The Slowest Food

Photo: Daly & Newton/Getty Images

Maybe it’s their role as icon for the Slow Food movement. Or maybe it’s the obsession with adventurous eating among fashionable foodies. Whatever the reason, suddenly, this spring, snails (land lobsters to their most fervent fans) are everywhere—from Momofuku Ssäm Bar, where they’re served in a chawan mushi with edamame and black truffle, to Varietal, where Wayne Nish has concocted what might be the first escargot lasagne. Some like Momofuku’s Dave Chang tout the poky gastropod’s firm but unrubbery texture and its miraculous ability to act as a flavor sponge. “It’s like tofu,” he says. Others speak glowingly of its own earthy, subtly gamy flavor. In snailspeak, there is the Helix pomata, a.k.a. the escargot de Bourgogne, and there is the Helix aspera, a.k.a. the petit gris, the two most popular species. Most people use canned snails (good ones are available at Trufette and Dean & DeLuca) because of the labor-intensive process of purging potential toxins from the fresh ones (among other things, the typical snail diet includes noxious plants).

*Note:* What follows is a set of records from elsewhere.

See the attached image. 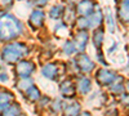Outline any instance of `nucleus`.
I'll return each instance as SVG.
<instances>
[{
	"label": "nucleus",
	"mask_w": 129,
	"mask_h": 116,
	"mask_svg": "<svg viewBox=\"0 0 129 116\" xmlns=\"http://www.w3.org/2000/svg\"><path fill=\"white\" fill-rule=\"evenodd\" d=\"M117 17H119L123 22H129V3L128 2H123L119 5V9H117Z\"/></svg>",
	"instance_id": "f8f14e48"
},
{
	"label": "nucleus",
	"mask_w": 129,
	"mask_h": 116,
	"mask_svg": "<svg viewBox=\"0 0 129 116\" xmlns=\"http://www.w3.org/2000/svg\"><path fill=\"white\" fill-rule=\"evenodd\" d=\"M8 79H9L8 73H7L3 68H0V81H2V83H7Z\"/></svg>",
	"instance_id": "b1692460"
},
{
	"label": "nucleus",
	"mask_w": 129,
	"mask_h": 116,
	"mask_svg": "<svg viewBox=\"0 0 129 116\" xmlns=\"http://www.w3.org/2000/svg\"><path fill=\"white\" fill-rule=\"evenodd\" d=\"M79 116H90V115H89L88 112H83V113H80Z\"/></svg>",
	"instance_id": "c85d7f7f"
},
{
	"label": "nucleus",
	"mask_w": 129,
	"mask_h": 116,
	"mask_svg": "<svg viewBox=\"0 0 129 116\" xmlns=\"http://www.w3.org/2000/svg\"><path fill=\"white\" fill-rule=\"evenodd\" d=\"M35 63L31 61H26V59H21L19 62L16 63L14 67V72L19 78H30V75L35 71Z\"/></svg>",
	"instance_id": "7ed1b4c3"
},
{
	"label": "nucleus",
	"mask_w": 129,
	"mask_h": 116,
	"mask_svg": "<svg viewBox=\"0 0 129 116\" xmlns=\"http://www.w3.org/2000/svg\"><path fill=\"white\" fill-rule=\"evenodd\" d=\"M124 2H128V3H129V0H124Z\"/></svg>",
	"instance_id": "c756f323"
},
{
	"label": "nucleus",
	"mask_w": 129,
	"mask_h": 116,
	"mask_svg": "<svg viewBox=\"0 0 129 116\" xmlns=\"http://www.w3.org/2000/svg\"><path fill=\"white\" fill-rule=\"evenodd\" d=\"M128 89H129V83H128Z\"/></svg>",
	"instance_id": "2f4dec72"
},
{
	"label": "nucleus",
	"mask_w": 129,
	"mask_h": 116,
	"mask_svg": "<svg viewBox=\"0 0 129 116\" xmlns=\"http://www.w3.org/2000/svg\"><path fill=\"white\" fill-rule=\"evenodd\" d=\"M41 73L50 80H56L57 76H58V68H57L56 65H53V63H48V65H45L43 67Z\"/></svg>",
	"instance_id": "1a4fd4ad"
},
{
	"label": "nucleus",
	"mask_w": 129,
	"mask_h": 116,
	"mask_svg": "<svg viewBox=\"0 0 129 116\" xmlns=\"http://www.w3.org/2000/svg\"><path fill=\"white\" fill-rule=\"evenodd\" d=\"M19 115H21V106L16 102H13L4 111L0 112V116H19Z\"/></svg>",
	"instance_id": "9b49d317"
},
{
	"label": "nucleus",
	"mask_w": 129,
	"mask_h": 116,
	"mask_svg": "<svg viewBox=\"0 0 129 116\" xmlns=\"http://www.w3.org/2000/svg\"><path fill=\"white\" fill-rule=\"evenodd\" d=\"M0 4L3 7H9V5H12V0H0Z\"/></svg>",
	"instance_id": "bb28decb"
},
{
	"label": "nucleus",
	"mask_w": 129,
	"mask_h": 116,
	"mask_svg": "<svg viewBox=\"0 0 129 116\" xmlns=\"http://www.w3.org/2000/svg\"><path fill=\"white\" fill-rule=\"evenodd\" d=\"M76 12L80 16L89 17L94 12V4H93V2H90V0H81V2L78 4Z\"/></svg>",
	"instance_id": "423d86ee"
},
{
	"label": "nucleus",
	"mask_w": 129,
	"mask_h": 116,
	"mask_svg": "<svg viewBox=\"0 0 129 116\" xmlns=\"http://www.w3.org/2000/svg\"><path fill=\"white\" fill-rule=\"evenodd\" d=\"M26 97H27V99L31 101V102H36V101L39 99V97H40L39 89H36L34 85H32L30 89L26 90Z\"/></svg>",
	"instance_id": "f3484780"
},
{
	"label": "nucleus",
	"mask_w": 129,
	"mask_h": 116,
	"mask_svg": "<svg viewBox=\"0 0 129 116\" xmlns=\"http://www.w3.org/2000/svg\"><path fill=\"white\" fill-rule=\"evenodd\" d=\"M19 116H25V115H22V113H21V115H19Z\"/></svg>",
	"instance_id": "7c9ffc66"
},
{
	"label": "nucleus",
	"mask_w": 129,
	"mask_h": 116,
	"mask_svg": "<svg viewBox=\"0 0 129 116\" xmlns=\"http://www.w3.org/2000/svg\"><path fill=\"white\" fill-rule=\"evenodd\" d=\"M76 67L81 71V72H90L94 68V63L90 61V58L85 54H79L75 59Z\"/></svg>",
	"instance_id": "20e7f679"
},
{
	"label": "nucleus",
	"mask_w": 129,
	"mask_h": 116,
	"mask_svg": "<svg viewBox=\"0 0 129 116\" xmlns=\"http://www.w3.org/2000/svg\"><path fill=\"white\" fill-rule=\"evenodd\" d=\"M28 22H30V25L34 28L41 26L43 22H44V12H43V10H39V9L34 10V12L31 13V16H30V21H28Z\"/></svg>",
	"instance_id": "6e6552de"
},
{
	"label": "nucleus",
	"mask_w": 129,
	"mask_h": 116,
	"mask_svg": "<svg viewBox=\"0 0 129 116\" xmlns=\"http://www.w3.org/2000/svg\"><path fill=\"white\" fill-rule=\"evenodd\" d=\"M62 12H63L62 5H57V7H53V8L50 9L49 16H50V18H53V19H58V18L61 17Z\"/></svg>",
	"instance_id": "aec40b11"
},
{
	"label": "nucleus",
	"mask_w": 129,
	"mask_h": 116,
	"mask_svg": "<svg viewBox=\"0 0 129 116\" xmlns=\"http://www.w3.org/2000/svg\"><path fill=\"white\" fill-rule=\"evenodd\" d=\"M94 45L95 48L101 50V47H102V41H103V31L102 28H98V30H95V32H94Z\"/></svg>",
	"instance_id": "a211bd4d"
},
{
	"label": "nucleus",
	"mask_w": 129,
	"mask_h": 116,
	"mask_svg": "<svg viewBox=\"0 0 129 116\" xmlns=\"http://www.w3.org/2000/svg\"><path fill=\"white\" fill-rule=\"evenodd\" d=\"M97 80H98L102 85H110V84L115 80V73L109 70H100L95 75Z\"/></svg>",
	"instance_id": "0eeeda50"
},
{
	"label": "nucleus",
	"mask_w": 129,
	"mask_h": 116,
	"mask_svg": "<svg viewBox=\"0 0 129 116\" xmlns=\"http://www.w3.org/2000/svg\"><path fill=\"white\" fill-rule=\"evenodd\" d=\"M32 2H34V4L38 5V7H44L48 3V0H32Z\"/></svg>",
	"instance_id": "a878e982"
},
{
	"label": "nucleus",
	"mask_w": 129,
	"mask_h": 116,
	"mask_svg": "<svg viewBox=\"0 0 129 116\" xmlns=\"http://www.w3.org/2000/svg\"><path fill=\"white\" fill-rule=\"evenodd\" d=\"M80 110V104L79 103H72L67 108L64 110V116H78V112Z\"/></svg>",
	"instance_id": "6ab92c4d"
},
{
	"label": "nucleus",
	"mask_w": 129,
	"mask_h": 116,
	"mask_svg": "<svg viewBox=\"0 0 129 116\" xmlns=\"http://www.w3.org/2000/svg\"><path fill=\"white\" fill-rule=\"evenodd\" d=\"M63 50H64V54L71 56V54H74L75 52H76V48H75V45L71 43V41H66L64 45H63Z\"/></svg>",
	"instance_id": "4be33fe9"
},
{
	"label": "nucleus",
	"mask_w": 129,
	"mask_h": 116,
	"mask_svg": "<svg viewBox=\"0 0 129 116\" xmlns=\"http://www.w3.org/2000/svg\"><path fill=\"white\" fill-rule=\"evenodd\" d=\"M27 54V47L19 41H10L2 49V61L5 63H17Z\"/></svg>",
	"instance_id": "f03ea898"
},
{
	"label": "nucleus",
	"mask_w": 129,
	"mask_h": 116,
	"mask_svg": "<svg viewBox=\"0 0 129 116\" xmlns=\"http://www.w3.org/2000/svg\"><path fill=\"white\" fill-rule=\"evenodd\" d=\"M14 102V94L9 90L0 89V112Z\"/></svg>",
	"instance_id": "39448f33"
},
{
	"label": "nucleus",
	"mask_w": 129,
	"mask_h": 116,
	"mask_svg": "<svg viewBox=\"0 0 129 116\" xmlns=\"http://www.w3.org/2000/svg\"><path fill=\"white\" fill-rule=\"evenodd\" d=\"M76 26L80 31H85V30H88L89 28V22H88V18H79L78 19V22H76Z\"/></svg>",
	"instance_id": "412c9836"
},
{
	"label": "nucleus",
	"mask_w": 129,
	"mask_h": 116,
	"mask_svg": "<svg viewBox=\"0 0 129 116\" xmlns=\"http://www.w3.org/2000/svg\"><path fill=\"white\" fill-rule=\"evenodd\" d=\"M107 23L110 25V31H114V21H112L111 13H109V14H107Z\"/></svg>",
	"instance_id": "393cba45"
},
{
	"label": "nucleus",
	"mask_w": 129,
	"mask_h": 116,
	"mask_svg": "<svg viewBox=\"0 0 129 116\" xmlns=\"http://www.w3.org/2000/svg\"><path fill=\"white\" fill-rule=\"evenodd\" d=\"M111 92L112 93H123L124 87H123L121 81H112L111 83Z\"/></svg>",
	"instance_id": "5701e85b"
},
{
	"label": "nucleus",
	"mask_w": 129,
	"mask_h": 116,
	"mask_svg": "<svg viewBox=\"0 0 129 116\" xmlns=\"http://www.w3.org/2000/svg\"><path fill=\"white\" fill-rule=\"evenodd\" d=\"M88 22H89V27L100 26L101 22H102V12H101V10H95V12H93L88 17Z\"/></svg>",
	"instance_id": "4468645a"
},
{
	"label": "nucleus",
	"mask_w": 129,
	"mask_h": 116,
	"mask_svg": "<svg viewBox=\"0 0 129 116\" xmlns=\"http://www.w3.org/2000/svg\"><path fill=\"white\" fill-rule=\"evenodd\" d=\"M32 85H34V83L30 78H21L18 81H17V89L19 92H26L27 89H30Z\"/></svg>",
	"instance_id": "2eb2a0df"
},
{
	"label": "nucleus",
	"mask_w": 129,
	"mask_h": 116,
	"mask_svg": "<svg viewBox=\"0 0 129 116\" xmlns=\"http://www.w3.org/2000/svg\"><path fill=\"white\" fill-rule=\"evenodd\" d=\"M22 34V23L9 13L0 14V41L10 43Z\"/></svg>",
	"instance_id": "f257e3e1"
},
{
	"label": "nucleus",
	"mask_w": 129,
	"mask_h": 116,
	"mask_svg": "<svg viewBox=\"0 0 129 116\" xmlns=\"http://www.w3.org/2000/svg\"><path fill=\"white\" fill-rule=\"evenodd\" d=\"M78 89L81 94H87L90 90V80L87 78H81L78 81Z\"/></svg>",
	"instance_id": "dca6fc26"
},
{
	"label": "nucleus",
	"mask_w": 129,
	"mask_h": 116,
	"mask_svg": "<svg viewBox=\"0 0 129 116\" xmlns=\"http://www.w3.org/2000/svg\"><path fill=\"white\" fill-rule=\"evenodd\" d=\"M123 102L124 103H129V94H124L123 96Z\"/></svg>",
	"instance_id": "cd10ccee"
},
{
	"label": "nucleus",
	"mask_w": 129,
	"mask_h": 116,
	"mask_svg": "<svg viewBox=\"0 0 129 116\" xmlns=\"http://www.w3.org/2000/svg\"><path fill=\"white\" fill-rule=\"evenodd\" d=\"M75 44L79 50H84L88 44V34L85 31H79L76 37H75Z\"/></svg>",
	"instance_id": "9d476101"
},
{
	"label": "nucleus",
	"mask_w": 129,
	"mask_h": 116,
	"mask_svg": "<svg viewBox=\"0 0 129 116\" xmlns=\"http://www.w3.org/2000/svg\"><path fill=\"white\" fill-rule=\"evenodd\" d=\"M59 90H61V93L63 94V96H66V97H74L75 96V88H74L72 83L70 80L63 81L61 84V87H59Z\"/></svg>",
	"instance_id": "ddd939ff"
}]
</instances>
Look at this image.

You may or may not be surprised to learn that, throughout the years, snails weren’t so popular, even in France, where, according to the Oxford Companion to Food, they’ve endured a “chequered history.” Whether the current craze is just another passing phase is something you can determine for yourself by slinking off to one of these pro-snail restaurants.

Varietal
138 W. 25th St., nr. Seventh Ave.; 212-633-1800
A deconstructed lasagne of sorts made with a fricassee of snails, wild mushrooms, and spring vegetables flavored with tarragon and finished with butter and sherry vinegar. “Very straightforward,” says chef Wayne Nish.

Craft
43 E. 19th St., nr. Park Ave. S.; 212-780-0880
For a textural battle royale, executive chef Damon Wise pairs a chewy-oozy deep-fried hen’s egg with snails cooked in a chicken-stock-Lillet reduction enhanced with cocoa nibs.

Anthos
36 W. 52nd St., nr. Fifth Ave.; 212-582-6900
“Snails are huge in Greek cuisine,” says chef Michael Psilakis, “especially in Crete, where my dad comes from.” His haute-Greek tribute: pasta with braised snails and rabbit, manouri cheese, and black truffle. (See review here)

DB Bistro Moderne
55 W. 44th St., nr. Sixth Ave.; 212-391-2400
What oysters are to Wellfleet, snails are to Alsace, which may be why DB’s Alsatian chef Olivier Muller vows that they “will never leave my menu.” He has many ingenious recipes on rotation, including the current escargot–and–“chicken oyster” fricassee with hazelnut spaetzle and mushrooms.

Provence
38 Macdougal St., nr. Prince St.; 212-475-7500
At the recently rescued and gently revamped Provence, Lynn McNeely serves his snails with stinging-nettle ravioli in a walnut pesto sauce.